At a lengthy press conference on 9 September 1989, State Law and Order Restoration Council First Secretary Brigadier General Khin Nyunt stated, "Fifty-two persons including Ye Htoon, who were in charge of the underground youth organization and who were trying to cause unrest in the country, were interrogated, and consequently documentary and other evidence (was) seized... We received information that a person called Ye Htoon, resident at 5/A Po Sein Road, Bahann Township, had been in contact with an organization called 'Da Nya Ta' (Alliance for Democratic Solidarity, Union of Burma) led by Thanmani Bo Khin Maung, and was aiding and abetting that group's work from Yangon since. Information was also received that he had formed the underground youth organization called FFB (National Freedom Fighters of Burma) and was striving to cause unrest in the country under his supervision; the National Intelligence Bureau called in and interrogated 52 persons including Ye Htoon beginning 31 July 1989."
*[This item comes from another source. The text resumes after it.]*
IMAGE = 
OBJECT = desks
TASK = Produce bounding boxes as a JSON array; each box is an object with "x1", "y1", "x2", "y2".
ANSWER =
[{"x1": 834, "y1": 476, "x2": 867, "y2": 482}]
Ye Htoon was picked up, had his teeth kicked out and was sentenced to 19 years hard-labor rigorous imprisonment, for participating in the 1988 democratic uprising. The specific crime, according to the junta, was that he had met a Swedish journalist and author Bertil Lintner and provided him with information. He was also accused of being a ghostwriter for Outrage: Burma's Struggle for Democracy, a book authored by Lintner. He was imprisoned for four years, from 1989 to 1993.

Ye Htoon, as the leader of the Myanmar Mingala Foundation, appeared to be making preparations for the 2010 Burmese elections before his death.